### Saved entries

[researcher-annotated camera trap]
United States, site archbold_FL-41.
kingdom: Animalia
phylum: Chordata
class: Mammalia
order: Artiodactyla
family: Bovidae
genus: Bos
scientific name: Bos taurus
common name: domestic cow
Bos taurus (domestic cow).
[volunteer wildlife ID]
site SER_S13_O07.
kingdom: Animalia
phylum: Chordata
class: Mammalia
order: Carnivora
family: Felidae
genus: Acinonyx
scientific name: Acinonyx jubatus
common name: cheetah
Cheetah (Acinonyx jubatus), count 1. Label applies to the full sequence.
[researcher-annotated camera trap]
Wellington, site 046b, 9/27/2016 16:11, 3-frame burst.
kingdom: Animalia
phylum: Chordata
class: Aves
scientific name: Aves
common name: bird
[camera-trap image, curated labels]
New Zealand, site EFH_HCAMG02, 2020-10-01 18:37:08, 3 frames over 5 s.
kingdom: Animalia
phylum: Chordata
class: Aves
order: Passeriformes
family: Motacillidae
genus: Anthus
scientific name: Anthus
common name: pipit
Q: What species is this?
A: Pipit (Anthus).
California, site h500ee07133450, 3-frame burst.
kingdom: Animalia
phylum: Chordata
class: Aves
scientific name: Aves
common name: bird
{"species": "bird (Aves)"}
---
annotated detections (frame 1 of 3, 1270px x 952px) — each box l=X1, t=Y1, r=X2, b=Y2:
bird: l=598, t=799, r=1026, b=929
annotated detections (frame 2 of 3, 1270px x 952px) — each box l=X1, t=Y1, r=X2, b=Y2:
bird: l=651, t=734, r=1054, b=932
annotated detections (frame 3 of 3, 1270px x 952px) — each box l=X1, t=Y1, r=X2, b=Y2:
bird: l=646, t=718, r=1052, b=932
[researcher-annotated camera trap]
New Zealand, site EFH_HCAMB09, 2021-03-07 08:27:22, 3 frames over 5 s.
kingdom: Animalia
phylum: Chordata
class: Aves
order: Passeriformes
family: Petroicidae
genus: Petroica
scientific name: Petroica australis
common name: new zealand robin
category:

### TASK DESCRIPTION
All of the records above should be repeated exactly.

### REPLY
[researcher-annotated camera trap]
United States, site archbold_FL-41.
kingdom: Animalia
phylum: Chordata
class: Mammalia
order: Artiodactyla
family: Bovidae
genus: Bos
scientific name: Bos taurus
common name: domestic cow
Bos taurus (domestic cow).
[volunteer wildlife ID]
site SER_S13_O07.
kingdom: Animalia
phylum: Chordata
class: Mammalia
order: Carnivora
family: Felidae
genus: Acinonyx
scientific name: Acinonyx jubatus
common name: cheetah
Cheetah (Acinonyx jubatus), count 1. Label applies to the full sequence.
[researcher-annotated camera trap]
Wellington, site 046b, 9/27/2016 16:11, 3-frame burst.
kingdom: Animalia
phylum: Chordata
class: Aves
scientific name: Aves
common name: bird
[camera-trap image, curated labels]
New Zealand, site EFH_HCAMG02, 2020-10-01 18:37:08, 3 frames over 5 s.
kingdom: Animalia
phylum: Chordata
class: Aves
order: Passeriformes
family: Motacillidae
genus: Anthus
scientific name: Anthus
common name: pipit
Q: What species is this?
A: Pipit (Anthus).
California, site h500ee07133450, 3-frame burst.
kingdom: Animalia
phylum: Chordata
class: Aves
scientific name: Aves
common name: bird
{"species": "bird (Aves)"}
---
annotated detections (frame 1 of 3, 1270px x 952px) — each box l=X1, t=Y1, r=X2, b=Y2:
bird: l=598, t=799, r=1026, b=929
annotated detections (frame 2 of 3, 1270px x 952px) — each box l=X1, t=Y1, r=X2, b=Y2:
bird: l=651, t=734, r=1054, b=932
annotated detections (frame 3 of 3, 1270px x 952px) — each box l=X1, t=Y1, r=X2, b=Y2:
bird: l=646, t=718, r=1052, b=932
[researcher-annotated camera trap]
New Zealand, site EFH_HCAMB09, 2021-03-07 08:27:22, 3 frames over 5 s.
kingdom: Animalia
phylum: Chordata
class: Aves
order: Passeriformes
family: Petroicidae
genus: Petroica
scientific name: Petroica australis
common name: new zealand robin
category:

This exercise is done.